La coordination des syndicats des opérateurs télécoms interpelle le gouvernement sur les conditions d’installation de Starlink au Sénégal. dans un communiqué publié hier, elle dénonce un manque de transparence et annonce la mise en place prochaine d’un front national pour la souveraineté numérique.
La question est posée frontalement, sans détour. Sur un ton ferme, la coordination des syndicats des opérateurs télécoms demande des comptes à l’État du Sénégal sur l’arrivée de Starlink dans le paysage numérique national. « Combien Starlink, dont le propriétaire figure parmi les vingt hommes les plus riches au monde, a payé pour son entrée sur le marché sénégalais ? » interroge le communiqué qui pointe ce qu’il considère comme une opacité préoccupante.

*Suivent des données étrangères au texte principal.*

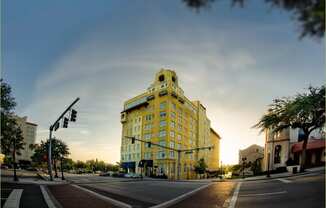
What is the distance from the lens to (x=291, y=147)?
31.6 m

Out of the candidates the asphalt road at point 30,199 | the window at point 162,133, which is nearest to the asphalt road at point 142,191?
the asphalt road at point 30,199

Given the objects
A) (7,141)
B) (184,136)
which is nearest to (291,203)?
(7,141)

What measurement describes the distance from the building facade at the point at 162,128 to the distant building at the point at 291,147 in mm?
37378

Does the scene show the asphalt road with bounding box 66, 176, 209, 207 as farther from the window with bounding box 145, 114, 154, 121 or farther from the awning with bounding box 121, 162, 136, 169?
the awning with bounding box 121, 162, 136, 169

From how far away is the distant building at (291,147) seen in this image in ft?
57.2

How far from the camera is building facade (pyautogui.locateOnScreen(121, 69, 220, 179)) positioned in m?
81.0

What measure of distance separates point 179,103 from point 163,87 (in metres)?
7.20

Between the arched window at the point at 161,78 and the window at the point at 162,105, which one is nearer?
the window at the point at 162,105

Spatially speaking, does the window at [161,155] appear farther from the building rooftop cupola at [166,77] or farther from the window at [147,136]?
the building rooftop cupola at [166,77]

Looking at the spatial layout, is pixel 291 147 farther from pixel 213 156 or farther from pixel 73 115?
pixel 213 156

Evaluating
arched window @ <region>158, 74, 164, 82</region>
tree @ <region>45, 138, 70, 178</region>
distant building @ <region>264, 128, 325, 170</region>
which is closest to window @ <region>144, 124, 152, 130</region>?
arched window @ <region>158, 74, 164, 82</region>

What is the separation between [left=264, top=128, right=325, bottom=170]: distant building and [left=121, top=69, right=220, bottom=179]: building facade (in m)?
37.4

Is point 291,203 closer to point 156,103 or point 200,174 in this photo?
point 156,103

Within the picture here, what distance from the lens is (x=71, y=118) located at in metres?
22.6
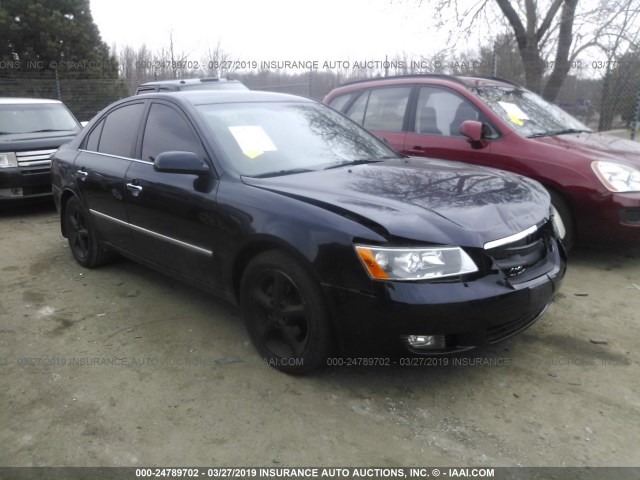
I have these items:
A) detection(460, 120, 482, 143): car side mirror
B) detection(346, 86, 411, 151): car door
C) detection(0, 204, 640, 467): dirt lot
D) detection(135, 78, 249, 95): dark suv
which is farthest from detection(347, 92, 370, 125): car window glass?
detection(135, 78, 249, 95): dark suv

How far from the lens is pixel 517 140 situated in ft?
16.0

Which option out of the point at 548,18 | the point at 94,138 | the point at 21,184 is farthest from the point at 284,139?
the point at 548,18

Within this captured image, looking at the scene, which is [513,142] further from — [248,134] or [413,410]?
[413,410]

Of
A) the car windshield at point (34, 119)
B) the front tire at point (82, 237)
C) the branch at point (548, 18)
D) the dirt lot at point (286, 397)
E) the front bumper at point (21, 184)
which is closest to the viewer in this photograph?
the dirt lot at point (286, 397)

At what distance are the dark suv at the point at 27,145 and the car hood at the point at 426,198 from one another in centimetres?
530

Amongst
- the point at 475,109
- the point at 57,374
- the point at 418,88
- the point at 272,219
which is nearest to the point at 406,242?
the point at 272,219

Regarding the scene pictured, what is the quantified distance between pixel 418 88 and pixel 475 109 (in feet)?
2.40

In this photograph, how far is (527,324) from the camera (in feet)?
9.39

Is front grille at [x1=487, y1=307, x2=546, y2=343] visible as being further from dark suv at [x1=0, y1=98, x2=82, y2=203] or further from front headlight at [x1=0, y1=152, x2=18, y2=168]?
front headlight at [x1=0, y1=152, x2=18, y2=168]

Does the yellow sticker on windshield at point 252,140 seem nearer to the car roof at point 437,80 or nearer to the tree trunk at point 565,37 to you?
the car roof at point 437,80

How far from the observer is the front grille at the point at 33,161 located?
7.14 metres

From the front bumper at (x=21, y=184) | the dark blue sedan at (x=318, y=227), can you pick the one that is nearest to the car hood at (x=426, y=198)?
the dark blue sedan at (x=318, y=227)

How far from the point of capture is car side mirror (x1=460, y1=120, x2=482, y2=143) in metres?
4.89

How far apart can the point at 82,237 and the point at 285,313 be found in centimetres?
288
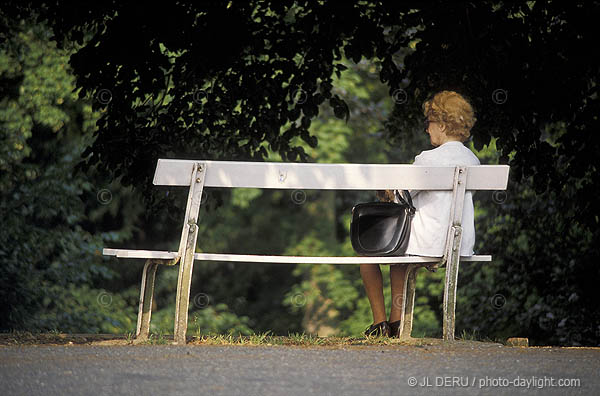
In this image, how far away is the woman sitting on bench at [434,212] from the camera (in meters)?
6.28

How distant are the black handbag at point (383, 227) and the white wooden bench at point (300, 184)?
0.14 m

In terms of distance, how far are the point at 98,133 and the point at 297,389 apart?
5513 millimetres

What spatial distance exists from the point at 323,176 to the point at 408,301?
92cm

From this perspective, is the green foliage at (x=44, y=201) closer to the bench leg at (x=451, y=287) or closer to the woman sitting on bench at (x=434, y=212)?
the woman sitting on bench at (x=434, y=212)

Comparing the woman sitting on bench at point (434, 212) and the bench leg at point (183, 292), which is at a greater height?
the woman sitting on bench at point (434, 212)

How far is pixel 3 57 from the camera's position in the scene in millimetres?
15578

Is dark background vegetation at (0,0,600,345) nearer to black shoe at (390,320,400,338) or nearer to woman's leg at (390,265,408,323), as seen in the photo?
woman's leg at (390,265,408,323)

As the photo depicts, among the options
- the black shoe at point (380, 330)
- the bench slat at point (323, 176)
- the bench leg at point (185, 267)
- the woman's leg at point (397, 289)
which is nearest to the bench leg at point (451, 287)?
the bench slat at point (323, 176)

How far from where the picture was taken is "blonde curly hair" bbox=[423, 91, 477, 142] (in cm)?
669

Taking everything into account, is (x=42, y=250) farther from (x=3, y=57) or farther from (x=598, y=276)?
(x=598, y=276)

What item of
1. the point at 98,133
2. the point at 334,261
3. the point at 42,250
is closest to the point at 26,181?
the point at 42,250

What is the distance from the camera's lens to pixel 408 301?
6.37 m

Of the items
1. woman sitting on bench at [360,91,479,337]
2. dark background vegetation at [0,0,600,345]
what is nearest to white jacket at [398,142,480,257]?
woman sitting on bench at [360,91,479,337]

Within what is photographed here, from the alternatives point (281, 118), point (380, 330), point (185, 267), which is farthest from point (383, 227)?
point (281, 118)
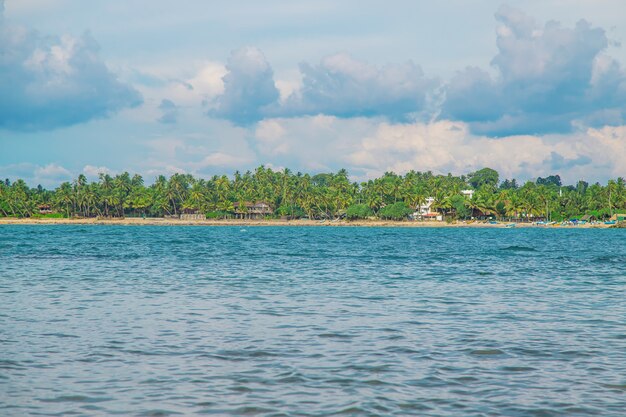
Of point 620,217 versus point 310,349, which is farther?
point 620,217

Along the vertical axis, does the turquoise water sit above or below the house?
below

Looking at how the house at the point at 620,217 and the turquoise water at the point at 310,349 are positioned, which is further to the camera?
the house at the point at 620,217

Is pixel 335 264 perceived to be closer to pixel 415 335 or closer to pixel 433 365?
pixel 415 335

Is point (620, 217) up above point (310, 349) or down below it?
above

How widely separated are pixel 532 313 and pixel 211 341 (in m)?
10.8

Au-delà du montant versé pour l’exploitation, les syndicats s’interrogent sur la procédure ayant conduit à l’installation de l’opérateur satellitaire. « Pourquoi n’y a-t-il pas eu d’appel d’offres, comme c’est actuellement le cas en Mauritanie ? » demandent-ils, estimant que la transparence des procédures constitue un principe fondamental dans un secteur aussi stratégique que celui des télécommunications.
La coordination veut également des clarifications sur le cadre juridique d’exploitation. « Sous quel régime Starlink opère-t-il au Sénégal : licence ou simple autorisation ? » questionne-telle, avant d’exiger la publication du cahier des charges encadrant les obligations de l’entreprise. « Quel est le contenu de son cahier de charges ? » poursuit le texte qui laisse entendre que ces informations ne sont pas accessibles au public.
Autre interrogation soulevée : le statut réel de Starlink dans l’écosystème national. « Les autorités le considèrent-elles comme un fournisseur d’accès à Internet comparable à Sonatel, Yas et Expresso, ou comme un FAI de type ARC ou WAW ? » demandent les syndicats, soulignant que cette qualification a des implications directes en matière de régulation, de fiscalité et d’obligations d’investissement.
La coordination insiste toutefois sur le fait qu’elle ne s’oppose pas à l’ouverture du marché. « Il ne s’agit nullement pour nous de nous dresser contre la concurrence », précise-t-elle, avant d’ajouter : « Nous exigeons simplement la transparence dans un secteur aussi vital et stratégique pour notre nation que le numérique. »
Elle dénonce ce qu’elle perçoit comme une incohérence dans la communication publique. « Comment l’État peut-il rendre publics les montants des licences des opérateurs et des FAI et devenir aphone lorsqu’il s’agit de Starlink ? » s’interroge le communiqué. Selon les syndicats, « on peut valablement douter et considérer que l’intérêt du Sénégal n’a pas été souverainement défendu » tant que ces zones d’ombre persistent.
Face à cette situation, la coordination annonce le lancement « dans les prochains jours du Front national pour la transparence et la souveraineté numérique », ainsi qu’« une série de rencontres d’échanges avec l’ensemble des acteurs du numérique, la société civile et toutes les forces vives de la nation ». « Unis, nous vaincrons », conclut le communiqué, qui ouvre ainsi un nouveau front dans le débat sur la régulation du secteur des télécommunications au Sénégal.